▸ Source passage
»»

Couldn't be farther from the truth here. Some friends of ours took their QH foals to a local auction sale. This sale barn has a good reputation and has sold some really high dollar horses in the past and a "typical" sale has buyers from 10-12 states. They have a son of Shining Spark that they bought directly from Carol Rose. Shining Sparks stud fee alone is $12,000 and Carol doesn't leave just anything stallions. They put him in Reining Training and have campaigned him nicely for two years. The vast majority of the foals were palominos. Their price range was $75 for the low and $700 for the high while the majority could have been bought for $150-$200.

We are also in cow country so there are lots of ranch broke horses that go through. Well at least there use to be. Ranches would buy young unbroke colts and ride them for the summer and turn around and sell them for a tidy profit. Those horses are still in demand but are not bringing enough to make it worth their while to do.

Last month when IL was still open the market was somewhat better but hey I'm glad we shut down the kill plants to save the horses.



: Starving is so much more a natural death then a bolt gun.


----------



## windingroad (Oct 27, 2007)

Way too many people are breeding. And breeding mediocre horses. Seeems the only quality a mare needs to have is a uterus. It is much cheaper to purchase one than to breed one these days, and in buying one, offers a much-needed home. Doesn't matter size or breed. We have looked a the enemy, and no one wants to admit--IT IS US.


----------



## jbrat (Oct 28, 2007)

I agree! It is the Breeder's - wether its dogs, horses, cats, ect.

TOO many puppy mills out there. And how can we control it? THose of us who are geniunely concerned will do our part and Geld and spay. But too many will still mass produce and sell off to whomever - to never even wonder if the life they helped create will have a caring happy home, so sad.





I wished I'd win a giant lotto. I would buy up tons of land and help every poor forgotten animal I could.

Those poor ruined (health issues or behavior issues) animals, could have been great animals to some loving individual but unfortnately they got into a bad situation (controlled by a human) which in turned ruined their life.

««

▸ Rows drawn from a dataset
»»

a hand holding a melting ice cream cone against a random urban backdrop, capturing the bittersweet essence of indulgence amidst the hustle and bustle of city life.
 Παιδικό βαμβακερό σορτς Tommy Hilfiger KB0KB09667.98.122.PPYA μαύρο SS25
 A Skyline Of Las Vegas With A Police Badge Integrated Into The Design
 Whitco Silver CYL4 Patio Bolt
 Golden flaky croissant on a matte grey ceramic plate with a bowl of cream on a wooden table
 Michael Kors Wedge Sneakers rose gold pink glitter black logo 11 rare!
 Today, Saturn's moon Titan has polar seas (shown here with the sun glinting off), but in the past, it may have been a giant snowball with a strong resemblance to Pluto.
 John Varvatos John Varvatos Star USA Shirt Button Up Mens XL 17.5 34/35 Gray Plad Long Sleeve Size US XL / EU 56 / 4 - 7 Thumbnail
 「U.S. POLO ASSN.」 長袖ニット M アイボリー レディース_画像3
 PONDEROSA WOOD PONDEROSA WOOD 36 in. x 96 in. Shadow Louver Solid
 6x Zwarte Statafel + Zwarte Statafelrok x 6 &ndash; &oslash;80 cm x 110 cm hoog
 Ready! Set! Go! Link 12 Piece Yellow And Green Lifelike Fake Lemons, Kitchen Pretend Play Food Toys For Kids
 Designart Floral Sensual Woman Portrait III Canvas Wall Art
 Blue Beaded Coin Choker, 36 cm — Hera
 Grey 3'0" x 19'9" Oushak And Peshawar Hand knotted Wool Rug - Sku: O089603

««

▸ Task list
1. List every dollar amount that appears in the forum thread on the horse market.
2. Continue the forum thread on the horse market, starting after its final sentence.

▸ Answers for the exercise
1.
$12,000
$75
$700
$150-$200

2.
Sometimes life SUCKS!

I believe we should all have our freedom to do as we like but some people do need limits - I'd hate for anyone to ever step in and say we could only have (?) # of foals a year. I don't breed but wouldn't want my freedom of choice jepordized.

its like the person who has 15+ kids, no job, no desire to try and do better,,,,,,,,,,, OH- you get the point and I could just FLAME so I better stop-

WE are so overcrowding the world and they say the deer and other animals are over populating,, NO WE ARE! and we're hogging up all the land, trashing it with our buildings and pollution then leaving it to rot and just rebuild in a new spot where that nice farm or woods use to be - arrrrghhhhhh!!!

Gotta go!

Sorry to even get it started!! I get sooooo mad about things I can't control or fix!!!!!!!!!

I'd love to breed and raise a few of my very own stock but I see way to many that need saved so I have yet to breed anything.

:cold:



:


----------



## Brandi* (Oct 28, 2007)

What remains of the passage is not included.